I'm currently playing with auto-encoders, so the question is more about research than practical implementation. I know that if I reduce capacity of auto-encoder by making hidden layer smaller, I'll get some kind of factorization of the input (adding noise is more effective, but let's forget about that for a while).
However I also read that, given enough neurons on hidden layer auto-encoder will just learn to repeat input, so I wanted to check that worst case (to see how it actually does it) by building a small simple MLP:
- no noise at the input
- number of layers: 3 (inputN=4, contextN=4, outputN=4)
- activation: ReLU
- weight init: XAVIER
- input/output number of features: 4
- hidden layer size: 4
- regularization: L2 (weight decay), tried no-regularization
- SGD with back-propagation, no momentum
- learning rate: 0.01 (tried 0.1, 0.001, 0.0001)
- library: deeplearning4j
If I pass a single (or several) sample over and over - I can see that only some of output values repeat input, others are zeros. So, the output is becoming sparse, meaning that for let's say
[0.1, 0.3, 0.7, 0.2] - I get something like
[0.1, 0.0, 0.7, 0.0]. Running more iterations doesn't improve it after some point.

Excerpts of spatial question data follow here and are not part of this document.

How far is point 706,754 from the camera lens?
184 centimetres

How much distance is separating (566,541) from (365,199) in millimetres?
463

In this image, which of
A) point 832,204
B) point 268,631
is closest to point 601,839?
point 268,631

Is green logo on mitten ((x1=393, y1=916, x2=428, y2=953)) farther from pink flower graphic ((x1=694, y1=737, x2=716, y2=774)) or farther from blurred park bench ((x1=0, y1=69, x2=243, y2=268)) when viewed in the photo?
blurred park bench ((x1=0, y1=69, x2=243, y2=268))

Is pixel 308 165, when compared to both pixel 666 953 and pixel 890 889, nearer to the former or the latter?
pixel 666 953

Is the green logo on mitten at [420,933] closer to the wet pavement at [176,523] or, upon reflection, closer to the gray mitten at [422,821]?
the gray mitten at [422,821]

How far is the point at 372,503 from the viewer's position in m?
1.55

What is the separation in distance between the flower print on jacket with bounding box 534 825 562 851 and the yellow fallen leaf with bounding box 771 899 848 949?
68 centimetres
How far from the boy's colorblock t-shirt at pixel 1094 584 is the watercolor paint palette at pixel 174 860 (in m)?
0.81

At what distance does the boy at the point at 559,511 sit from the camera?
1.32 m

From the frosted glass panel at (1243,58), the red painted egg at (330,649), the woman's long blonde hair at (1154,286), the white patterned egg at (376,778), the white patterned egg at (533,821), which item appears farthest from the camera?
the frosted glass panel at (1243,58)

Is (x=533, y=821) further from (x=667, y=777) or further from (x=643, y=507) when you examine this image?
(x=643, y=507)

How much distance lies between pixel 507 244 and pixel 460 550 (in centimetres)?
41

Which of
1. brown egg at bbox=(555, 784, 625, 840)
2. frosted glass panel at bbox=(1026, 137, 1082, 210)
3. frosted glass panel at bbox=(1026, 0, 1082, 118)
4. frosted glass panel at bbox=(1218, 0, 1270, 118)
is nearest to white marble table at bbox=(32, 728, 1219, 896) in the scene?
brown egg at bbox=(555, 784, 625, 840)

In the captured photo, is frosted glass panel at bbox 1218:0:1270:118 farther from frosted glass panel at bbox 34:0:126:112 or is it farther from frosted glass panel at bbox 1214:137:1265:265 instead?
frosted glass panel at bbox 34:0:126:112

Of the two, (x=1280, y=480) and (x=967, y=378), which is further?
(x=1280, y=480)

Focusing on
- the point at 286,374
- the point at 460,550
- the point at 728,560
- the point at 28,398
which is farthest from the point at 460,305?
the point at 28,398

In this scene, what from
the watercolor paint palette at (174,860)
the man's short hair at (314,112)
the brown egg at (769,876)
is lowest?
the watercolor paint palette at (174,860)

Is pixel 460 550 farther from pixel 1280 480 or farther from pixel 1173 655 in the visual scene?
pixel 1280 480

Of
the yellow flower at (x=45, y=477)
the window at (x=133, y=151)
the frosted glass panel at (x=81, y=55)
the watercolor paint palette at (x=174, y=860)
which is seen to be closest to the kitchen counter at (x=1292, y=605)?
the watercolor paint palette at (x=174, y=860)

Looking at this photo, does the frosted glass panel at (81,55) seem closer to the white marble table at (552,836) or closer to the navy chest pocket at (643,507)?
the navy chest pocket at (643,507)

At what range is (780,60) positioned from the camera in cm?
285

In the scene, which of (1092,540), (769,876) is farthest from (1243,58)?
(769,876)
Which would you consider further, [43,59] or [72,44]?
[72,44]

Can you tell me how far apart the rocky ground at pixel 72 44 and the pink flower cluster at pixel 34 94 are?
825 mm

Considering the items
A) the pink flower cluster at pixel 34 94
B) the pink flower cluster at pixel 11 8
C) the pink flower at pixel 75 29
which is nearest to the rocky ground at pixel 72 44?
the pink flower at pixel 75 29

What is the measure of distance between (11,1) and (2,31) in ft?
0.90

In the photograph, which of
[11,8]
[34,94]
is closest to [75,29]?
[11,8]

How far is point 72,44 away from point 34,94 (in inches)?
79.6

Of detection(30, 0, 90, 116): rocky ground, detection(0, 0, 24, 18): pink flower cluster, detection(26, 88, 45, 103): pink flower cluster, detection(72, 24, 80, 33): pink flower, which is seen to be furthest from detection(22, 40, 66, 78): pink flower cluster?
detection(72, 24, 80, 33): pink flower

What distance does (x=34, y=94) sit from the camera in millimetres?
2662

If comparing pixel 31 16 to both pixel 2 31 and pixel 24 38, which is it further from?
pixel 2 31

I believe the sparsity of result is due to gradient vanishing, probably because some of the initial weights were set close or equal to zero by XAVIER. I tried other random initializations (including normal distribution), but it didn't help; Of course, I could try to set weights as they should be (and I did - it worked), but it wouldn't show anything interesting.
So, is there any example of multi-layer auto-encoder that just repeats its input completely? Was my guess about weight initialization right or is there any another underlying reason? Does varying samples and order play any significant role in this particular case?
P.S. If this problem is not typical for this architecture - I could provide some reproducible example (in case there is a problem with my code or underlying library).